ZPU (and RISCV) emulation for P2 (now with XBYTE)

ersmith · 2017-04-25 14:10

I mentioned this over in the P1 ZOG discussion, but thought it would be relevant here, especially since I've updated the P2 ZOG interpreter to optionally use the XBYTE mechanism. It seems to be working well, and gives a nice performance bump (around 20-30%, depending on the application). I've attached a .zip file with my sources here; they're also checked in to https://github.com/totalspectrum/zog. (*Edit*: the .zip file is removed, please see the git repository for current sources).

A few things of interest I found in the process of doing the port:

(1) The interpreter has some kind of weird I/O bug if XBYTE is enabled -- the newlib fflush() function seems to trigger a stack corruption. It only happens in XBYTE mode, which is odd. My suspicion is that there's a timing related bug in my code, but I haven't been able to track it down. For now I've worked around it by using my own simple_printf.c to print results.

(2) The software multiply routine (basically the one Heater and Lonesock did for the P1 ZOG) is often slightly faster than the CORDIC one. It depends on the magnitude of the inputs.

(3) There are a lot of features on P2 that help interpreters, and they can make a big difference. I think the biggest helpers were streaming the opcodes from RAM (XBYTE does this automatically, of course, but on my way to XBYTE I had an intermediate step that used RDFAST) and using the LUT to hold the opcode table. XBYTE itself is pretty nice too, of course.

(4) The performance even with XBYTE is still a lot slower than native code. For xxtea, for example, the native (fastspin compiled) version takes 18327 cycles to do xxtea decode, whereas the XBYTE zog_p2 takes 186556 cycles.

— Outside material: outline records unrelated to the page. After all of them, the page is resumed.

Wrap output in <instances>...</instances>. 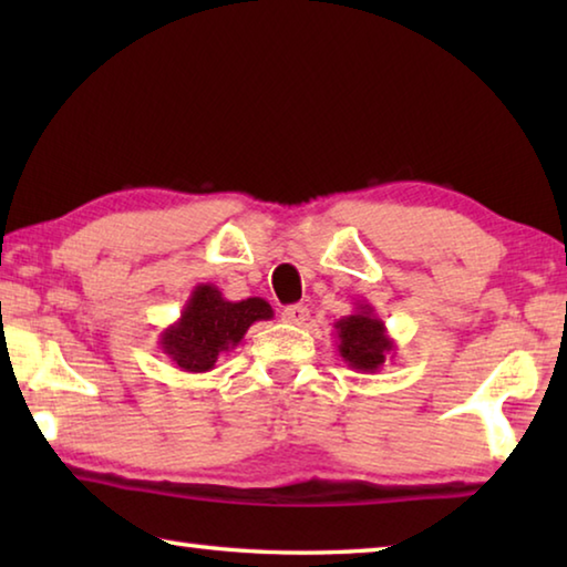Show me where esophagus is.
<instances>
[{
    "label": "esophagus",
    "instance_id": "34e87169",
    "mask_svg": "<svg viewBox=\"0 0 567 567\" xmlns=\"http://www.w3.org/2000/svg\"><path fill=\"white\" fill-rule=\"evenodd\" d=\"M282 320H285V322H292V324H305L307 320H310V307H307V305H290V307H285Z\"/></svg>",
    "mask_w": 567,
    "mask_h": 567
}]
</instances>
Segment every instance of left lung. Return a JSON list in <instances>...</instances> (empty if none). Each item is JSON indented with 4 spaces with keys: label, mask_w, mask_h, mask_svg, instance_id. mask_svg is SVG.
<instances>
[{
    "label": "left lung",
    "mask_w": 567,
    "mask_h": 567,
    "mask_svg": "<svg viewBox=\"0 0 567 567\" xmlns=\"http://www.w3.org/2000/svg\"><path fill=\"white\" fill-rule=\"evenodd\" d=\"M340 358L358 372H378L395 352V340L388 334L385 322L368 302L354 305V312L334 322Z\"/></svg>",
    "instance_id": "left-lung-1"
}]
</instances>
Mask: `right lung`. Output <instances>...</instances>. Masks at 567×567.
Segmentation results:
<instances>
[{"instance_id": "right-lung-1", "label": "right lung", "mask_w": 567, "mask_h": 567, "mask_svg": "<svg viewBox=\"0 0 567 567\" xmlns=\"http://www.w3.org/2000/svg\"><path fill=\"white\" fill-rule=\"evenodd\" d=\"M272 315L262 297L229 302L215 285L203 282L192 290L179 320L162 330L159 348L182 372H209L219 354L235 350L255 322Z\"/></svg>"}]
</instances>
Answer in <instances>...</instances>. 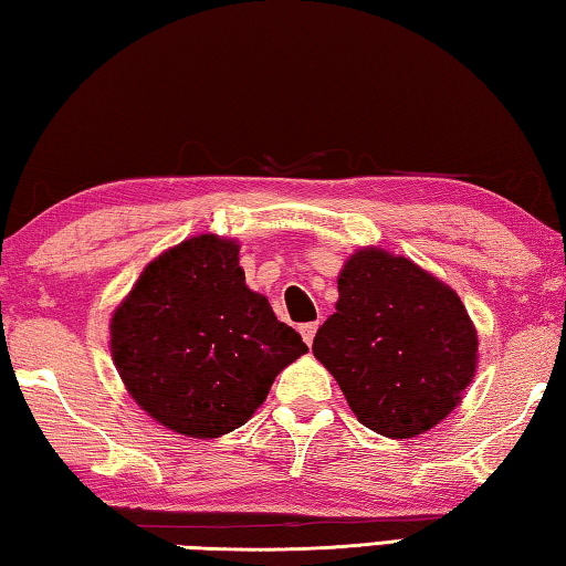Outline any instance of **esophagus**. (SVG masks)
Segmentation results:
<instances>
[{
	"label": "esophagus",
	"instance_id": "1",
	"mask_svg": "<svg viewBox=\"0 0 566 566\" xmlns=\"http://www.w3.org/2000/svg\"><path fill=\"white\" fill-rule=\"evenodd\" d=\"M317 329H319V324H317V322H306V324H302V327H300V334H302L304 344H312V342H314V334H317Z\"/></svg>",
	"mask_w": 566,
	"mask_h": 566
}]
</instances>
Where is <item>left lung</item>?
I'll use <instances>...</instances> for the list:
<instances>
[{"label": "left lung", "mask_w": 566, "mask_h": 566, "mask_svg": "<svg viewBox=\"0 0 566 566\" xmlns=\"http://www.w3.org/2000/svg\"><path fill=\"white\" fill-rule=\"evenodd\" d=\"M312 352L364 427L409 439L439 424L474 377L476 332L459 296L405 256L361 249Z\"/></svg>", "instance_id": "left-lung-1"}]
</instances>
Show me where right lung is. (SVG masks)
I'll return each instance as SVG.
<instances>
[{
    "label": "right lung",
    "mask_w": 566,
    "mask_h": 566,
    "mask_svg": "<svg viewBox=\"0 0 566 566\" xmlns=\"http://www.w3.org/2000/svg\"><path fill=\"white\" fill-rule=\"evenodd\" d=\"M239 247L202 234L151 262L112 319V357L137 405L179 434L234 432L306 352L244 284Z\"/></svg>",
    "instance_id": "obj_1"
}]
</instances>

Tuning the bytecode to the architecture will probably make a big difference, but ultimately I think a register based virtual machine will outperform a stack based one -- the HUB memory definitely becomes a bottleneck.

I

ersmith · 2017-04-25 14:23

Here are xxtea results on both P1 and P2. jmg requested sizes, so I've done that, but note that you can't really get much info from these because they are the total size of the executables including all libraries and any kernel (LMM/CMM have 1K and 2K each for kernel, roughly, and the ZOG binary has at least 1K of interrupt vectors and library routines).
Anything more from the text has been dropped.